Work to do: Gather every line in the entries below that contains the string "with", treating uppercase and lowercase letters as different.

Data for processing:
◆ ◆ ◆ ◆ ◆

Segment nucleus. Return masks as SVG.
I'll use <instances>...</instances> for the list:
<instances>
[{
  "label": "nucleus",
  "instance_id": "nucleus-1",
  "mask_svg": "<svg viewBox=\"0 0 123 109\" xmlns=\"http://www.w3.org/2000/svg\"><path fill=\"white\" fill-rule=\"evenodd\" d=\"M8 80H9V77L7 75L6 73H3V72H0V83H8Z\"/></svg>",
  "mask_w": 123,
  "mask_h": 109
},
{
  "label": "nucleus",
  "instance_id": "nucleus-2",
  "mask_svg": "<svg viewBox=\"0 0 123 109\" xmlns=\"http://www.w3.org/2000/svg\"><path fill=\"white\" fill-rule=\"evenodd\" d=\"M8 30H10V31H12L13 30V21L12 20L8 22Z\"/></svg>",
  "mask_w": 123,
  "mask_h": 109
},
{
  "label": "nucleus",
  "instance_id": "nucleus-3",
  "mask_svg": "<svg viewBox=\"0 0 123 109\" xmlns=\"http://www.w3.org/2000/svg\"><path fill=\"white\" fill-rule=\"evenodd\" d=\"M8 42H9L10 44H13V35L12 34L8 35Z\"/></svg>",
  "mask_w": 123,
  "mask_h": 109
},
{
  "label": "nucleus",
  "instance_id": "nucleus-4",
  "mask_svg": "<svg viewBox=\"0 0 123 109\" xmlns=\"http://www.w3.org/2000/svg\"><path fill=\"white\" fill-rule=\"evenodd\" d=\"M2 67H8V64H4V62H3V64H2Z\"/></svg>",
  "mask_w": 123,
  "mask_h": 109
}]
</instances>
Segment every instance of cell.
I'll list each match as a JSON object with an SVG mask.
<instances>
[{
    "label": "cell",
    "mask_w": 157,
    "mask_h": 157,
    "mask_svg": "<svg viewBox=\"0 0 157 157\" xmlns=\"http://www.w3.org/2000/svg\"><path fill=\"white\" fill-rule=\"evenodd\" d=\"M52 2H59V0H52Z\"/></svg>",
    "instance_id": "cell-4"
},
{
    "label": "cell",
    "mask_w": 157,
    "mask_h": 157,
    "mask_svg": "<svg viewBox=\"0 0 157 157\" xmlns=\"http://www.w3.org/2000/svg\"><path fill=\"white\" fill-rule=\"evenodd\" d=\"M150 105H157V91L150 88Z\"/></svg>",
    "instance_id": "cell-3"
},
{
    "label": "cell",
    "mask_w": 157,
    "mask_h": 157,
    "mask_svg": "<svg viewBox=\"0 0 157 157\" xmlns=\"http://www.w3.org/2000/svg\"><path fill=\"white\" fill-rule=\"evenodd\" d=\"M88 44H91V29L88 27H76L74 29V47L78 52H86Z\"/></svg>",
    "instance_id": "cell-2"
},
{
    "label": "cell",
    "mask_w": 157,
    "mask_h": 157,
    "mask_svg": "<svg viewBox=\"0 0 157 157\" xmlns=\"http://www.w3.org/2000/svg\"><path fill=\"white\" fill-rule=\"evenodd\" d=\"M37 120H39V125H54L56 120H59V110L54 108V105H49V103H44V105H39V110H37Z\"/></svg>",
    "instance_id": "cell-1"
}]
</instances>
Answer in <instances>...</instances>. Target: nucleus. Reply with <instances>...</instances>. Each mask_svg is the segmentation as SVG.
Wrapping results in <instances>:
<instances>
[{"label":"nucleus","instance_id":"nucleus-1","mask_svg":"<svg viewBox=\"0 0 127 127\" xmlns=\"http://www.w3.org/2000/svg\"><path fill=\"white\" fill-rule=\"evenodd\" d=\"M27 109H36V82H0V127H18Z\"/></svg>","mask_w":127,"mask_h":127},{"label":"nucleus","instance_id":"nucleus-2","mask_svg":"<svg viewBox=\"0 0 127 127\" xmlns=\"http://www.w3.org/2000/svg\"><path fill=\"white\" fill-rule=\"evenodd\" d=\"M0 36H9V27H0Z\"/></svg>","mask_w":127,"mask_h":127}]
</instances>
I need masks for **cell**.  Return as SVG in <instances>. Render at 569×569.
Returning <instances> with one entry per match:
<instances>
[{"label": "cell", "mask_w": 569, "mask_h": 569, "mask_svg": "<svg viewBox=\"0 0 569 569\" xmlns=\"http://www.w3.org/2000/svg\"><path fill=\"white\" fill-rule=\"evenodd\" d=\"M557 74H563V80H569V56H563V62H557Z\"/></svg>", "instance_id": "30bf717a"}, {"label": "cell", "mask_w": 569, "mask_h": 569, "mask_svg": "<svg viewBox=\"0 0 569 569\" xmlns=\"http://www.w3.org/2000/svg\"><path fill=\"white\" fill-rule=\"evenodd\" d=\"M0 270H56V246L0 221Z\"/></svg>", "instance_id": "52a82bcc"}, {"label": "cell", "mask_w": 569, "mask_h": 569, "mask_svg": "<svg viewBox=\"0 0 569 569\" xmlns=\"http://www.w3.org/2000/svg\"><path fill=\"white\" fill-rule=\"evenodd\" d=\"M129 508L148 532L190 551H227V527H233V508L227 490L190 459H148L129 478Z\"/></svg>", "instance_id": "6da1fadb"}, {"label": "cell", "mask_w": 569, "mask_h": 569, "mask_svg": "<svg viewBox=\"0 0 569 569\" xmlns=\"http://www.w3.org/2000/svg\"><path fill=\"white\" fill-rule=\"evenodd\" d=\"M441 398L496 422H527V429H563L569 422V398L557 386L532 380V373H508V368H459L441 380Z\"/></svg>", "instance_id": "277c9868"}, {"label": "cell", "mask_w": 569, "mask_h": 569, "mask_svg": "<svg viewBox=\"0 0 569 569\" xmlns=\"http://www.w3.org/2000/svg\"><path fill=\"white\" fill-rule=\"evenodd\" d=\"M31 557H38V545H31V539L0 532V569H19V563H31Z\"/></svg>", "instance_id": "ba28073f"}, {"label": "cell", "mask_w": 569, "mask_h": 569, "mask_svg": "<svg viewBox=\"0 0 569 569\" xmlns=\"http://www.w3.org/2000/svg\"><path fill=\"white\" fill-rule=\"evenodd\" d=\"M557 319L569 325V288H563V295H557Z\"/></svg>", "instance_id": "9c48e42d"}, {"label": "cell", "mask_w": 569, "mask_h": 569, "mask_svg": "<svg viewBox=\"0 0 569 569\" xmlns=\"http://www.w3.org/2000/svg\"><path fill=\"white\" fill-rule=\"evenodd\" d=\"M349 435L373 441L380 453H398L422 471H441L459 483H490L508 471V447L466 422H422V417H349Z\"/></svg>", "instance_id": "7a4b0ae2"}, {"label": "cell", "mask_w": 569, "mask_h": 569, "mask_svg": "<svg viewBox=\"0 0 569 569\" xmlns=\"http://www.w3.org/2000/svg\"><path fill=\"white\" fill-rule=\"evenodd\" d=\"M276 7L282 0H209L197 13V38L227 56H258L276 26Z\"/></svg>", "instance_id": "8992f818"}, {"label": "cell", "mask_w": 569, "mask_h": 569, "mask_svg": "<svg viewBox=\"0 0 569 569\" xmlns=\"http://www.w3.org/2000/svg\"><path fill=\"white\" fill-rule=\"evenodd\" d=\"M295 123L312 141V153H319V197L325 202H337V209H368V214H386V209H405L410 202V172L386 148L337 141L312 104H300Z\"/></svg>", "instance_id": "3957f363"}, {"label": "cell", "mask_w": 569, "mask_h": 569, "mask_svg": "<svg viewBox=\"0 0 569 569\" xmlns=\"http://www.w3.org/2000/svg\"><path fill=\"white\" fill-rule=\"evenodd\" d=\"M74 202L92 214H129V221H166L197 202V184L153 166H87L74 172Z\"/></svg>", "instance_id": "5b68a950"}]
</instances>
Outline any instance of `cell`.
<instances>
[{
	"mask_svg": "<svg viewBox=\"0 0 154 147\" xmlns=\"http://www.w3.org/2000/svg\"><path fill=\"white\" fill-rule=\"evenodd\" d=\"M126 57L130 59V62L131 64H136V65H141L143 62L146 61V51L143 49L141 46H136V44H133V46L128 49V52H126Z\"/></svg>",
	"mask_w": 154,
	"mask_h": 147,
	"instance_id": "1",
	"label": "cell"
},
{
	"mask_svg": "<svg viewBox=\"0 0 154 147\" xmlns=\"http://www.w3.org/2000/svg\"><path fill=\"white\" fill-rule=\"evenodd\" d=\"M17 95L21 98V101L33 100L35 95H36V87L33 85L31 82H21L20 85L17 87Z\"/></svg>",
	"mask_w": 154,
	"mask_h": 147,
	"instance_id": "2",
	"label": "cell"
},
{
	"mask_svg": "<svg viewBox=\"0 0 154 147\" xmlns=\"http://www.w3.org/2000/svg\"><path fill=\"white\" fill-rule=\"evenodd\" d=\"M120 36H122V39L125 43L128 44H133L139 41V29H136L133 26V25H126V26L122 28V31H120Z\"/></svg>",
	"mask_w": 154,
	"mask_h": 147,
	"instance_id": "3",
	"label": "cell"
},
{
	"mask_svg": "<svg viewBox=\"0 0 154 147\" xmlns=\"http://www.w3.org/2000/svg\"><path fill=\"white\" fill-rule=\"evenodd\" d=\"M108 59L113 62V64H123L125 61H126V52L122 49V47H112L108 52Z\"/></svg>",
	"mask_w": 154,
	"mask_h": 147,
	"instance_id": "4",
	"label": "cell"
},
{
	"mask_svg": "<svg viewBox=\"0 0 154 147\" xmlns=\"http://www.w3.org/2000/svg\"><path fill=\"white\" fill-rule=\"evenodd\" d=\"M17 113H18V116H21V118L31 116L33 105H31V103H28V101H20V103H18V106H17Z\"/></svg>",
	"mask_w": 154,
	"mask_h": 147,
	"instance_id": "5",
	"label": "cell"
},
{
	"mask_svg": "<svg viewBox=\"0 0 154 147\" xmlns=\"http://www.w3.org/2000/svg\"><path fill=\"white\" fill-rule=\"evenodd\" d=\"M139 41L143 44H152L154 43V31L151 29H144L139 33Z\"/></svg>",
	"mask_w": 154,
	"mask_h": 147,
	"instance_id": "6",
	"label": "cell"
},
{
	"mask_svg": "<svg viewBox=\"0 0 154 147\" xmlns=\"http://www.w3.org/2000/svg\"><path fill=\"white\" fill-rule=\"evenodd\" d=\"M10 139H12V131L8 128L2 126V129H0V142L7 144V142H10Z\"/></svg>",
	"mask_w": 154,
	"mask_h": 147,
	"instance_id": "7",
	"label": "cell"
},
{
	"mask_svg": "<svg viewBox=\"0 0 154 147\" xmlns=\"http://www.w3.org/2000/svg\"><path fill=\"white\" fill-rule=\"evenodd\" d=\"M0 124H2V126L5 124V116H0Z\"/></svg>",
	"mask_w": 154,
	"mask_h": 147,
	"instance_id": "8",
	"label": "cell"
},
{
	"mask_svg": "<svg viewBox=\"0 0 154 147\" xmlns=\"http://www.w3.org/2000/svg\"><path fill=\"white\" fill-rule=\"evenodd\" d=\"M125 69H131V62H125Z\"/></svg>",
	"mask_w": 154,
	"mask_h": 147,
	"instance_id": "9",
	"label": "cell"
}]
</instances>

◆ ◆ ◆ ◆ ◆

Solution for this exercise:
I'll list each match as a JSON object with an SVG mask.
Answer in <instances>...</instances>. Target: nucleus. Reply with <instances>...</instances>. Each mask_svg is the segmentation as SVG.
Returning <instances> with one entry per match:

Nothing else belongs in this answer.